**TEXTE ÉTUDIÉ**.

Ce détail, totalement inventé, qui, même s'il ne joue, au regard de l'ensemble du film, qu'un rôle mineur, apporte un sérieux bémol à l'enthousiasme général, est la raison pour laquelle Sacha ne sait toujours pas lire au CM2 : il aurait appris par la méthode globale et il saurait seulement reconnaître quelques mots, globalement...
Quiconque a un peu travaillé sur l'apprentissage de la lecture, et fréquenté des CP, ne peut ici que sourire — ou éclater en sanglots de rage !
En soi, c'est une invention doublement ahurissante : la méthode globale n'ayant jamais existé en France, c'est impossible ; et un enfant qui ne sait que reconnaître globalement des mots, malgré mes soixante ans de travail dans et avec l'école primaire, je n'en ai jamais vu !!

Que Sacha ne sache pas lire en CM2, rien que de très possible : c'est même assez fréquent. La cause en est que son apprentissage a été manqué, et les hypothèses d'explications de ce ratage sont très nombreuses et très différentes les unes des autres, sans qu'on ait besoin d'aller chercher la méthode globale !
Mais il y a pire : dans son désarroi, la maîtresse va chercher ce qu'elle peut, la pauvre ! Et elle finit par trouver... un exemplaire de la "Méthode Boscher", grâce à quoi, Sacha retrouve le chemin du déchiffrage, donc celui du Salut. Et les journalistes de s'esbaudir, non sans émotion, en découvrant cette vérité bouleversante, que ce sont les vieux ouvrages scolaires qui finalement apportent les solutions les plus efficaces.

**DONNÉES FOURNIES**.

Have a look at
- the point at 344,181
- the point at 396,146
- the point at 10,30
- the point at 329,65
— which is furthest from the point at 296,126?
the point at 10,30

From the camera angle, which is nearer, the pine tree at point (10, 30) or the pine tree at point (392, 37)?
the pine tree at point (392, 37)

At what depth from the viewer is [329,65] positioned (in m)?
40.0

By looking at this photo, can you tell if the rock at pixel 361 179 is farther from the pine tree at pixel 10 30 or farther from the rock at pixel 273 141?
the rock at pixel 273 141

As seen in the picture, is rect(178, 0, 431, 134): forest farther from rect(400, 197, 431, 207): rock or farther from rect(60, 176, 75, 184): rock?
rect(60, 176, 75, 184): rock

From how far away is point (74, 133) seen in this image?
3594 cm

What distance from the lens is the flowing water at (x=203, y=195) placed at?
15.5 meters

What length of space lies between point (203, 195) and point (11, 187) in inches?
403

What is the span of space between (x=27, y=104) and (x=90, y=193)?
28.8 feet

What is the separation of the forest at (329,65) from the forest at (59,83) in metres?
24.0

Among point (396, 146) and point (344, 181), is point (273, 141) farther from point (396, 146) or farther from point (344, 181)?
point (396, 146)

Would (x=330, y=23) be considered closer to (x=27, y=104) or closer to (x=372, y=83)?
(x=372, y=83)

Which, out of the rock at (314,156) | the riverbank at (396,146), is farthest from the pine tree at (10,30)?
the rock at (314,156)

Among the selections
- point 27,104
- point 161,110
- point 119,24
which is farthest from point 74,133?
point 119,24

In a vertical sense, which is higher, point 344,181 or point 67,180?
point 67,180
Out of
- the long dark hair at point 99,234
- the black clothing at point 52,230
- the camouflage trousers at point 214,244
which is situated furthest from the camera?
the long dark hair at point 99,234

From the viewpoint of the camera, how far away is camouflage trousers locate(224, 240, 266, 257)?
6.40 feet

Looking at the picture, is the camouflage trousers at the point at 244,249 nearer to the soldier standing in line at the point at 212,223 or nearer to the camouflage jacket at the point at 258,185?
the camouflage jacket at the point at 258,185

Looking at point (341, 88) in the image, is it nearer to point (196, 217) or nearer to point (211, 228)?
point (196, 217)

**ÉNONCÉ**. Reprenez le texte étudié sur l'échec de Sacha en lecture et prolongez-le à partir de l'endroit où il s'arrête.

**RÉPONSE**.
Là, on n'a plus tellement envie de rire.

Cela me rappelle un autre exemple, sur lequel je suis en train de travailler avec mes étudiants qui préparent le CRPE. Dans un devoir de pédagogie, ils ont eu à analyser la copie d'un gamin de CM1 (un certain Jérôme), qui avait eu, dans les années 70, la consigne d'écriture suivante : "Faire le compte-rendu de la visite que nous avons faite dans la grotte de notre région". C'est une copie fort exemplaire de ce qu'un gamin en difficulté peut faire : je l'ai jadis (en décembre 2008) déjà citée et analysée sur ce blog. Mais, outre que, depuis, bien peu s'en souviennent, je trouve qu'elle complète assez bien notre réflexion. Voici la copie :

"


Je vous donne une transcription lisible de ce texte, qui, selon l'instit' de l'époque — celui dont j'ai reçu la copie — représentait l'exemple parfait de la nullité et, pour son auteur, la confirmation du caractère irrécupérable de ce malheureux gamin, car, malgré l'ordre reçu de réapprendre par cœur les règles sur les accords, il avait été incapable de faire le moindre progrès.

Les rivières soutérène son profondent de 1 a 2 mètre leur tanpérature son 9 a 10 degrés. Dans les grote l’eau creuse des trou dans la muraille des fois les chove souris y font leur nid. Dans l’eau il y a pas de poisson sauf quelque truite a la sorti de la grote. A l’interieur il y a des stalactite qui grandisse d’un santimettre en un siècle..

Une chose est certaine : voilà un enfant en difficulté ! Et pourtant, si on lit d'un peu près ce travail, nul ne peut nier qu'il sait des choses, qu'il a compris et retenu des informations non évidentes, qu'il est loin de la nullité affirmée de son instituteur...
Est-il en difficulté ou l'y a-t-on mis ?
Et Sacha, est-il certain qu'il ne sache pas lire ?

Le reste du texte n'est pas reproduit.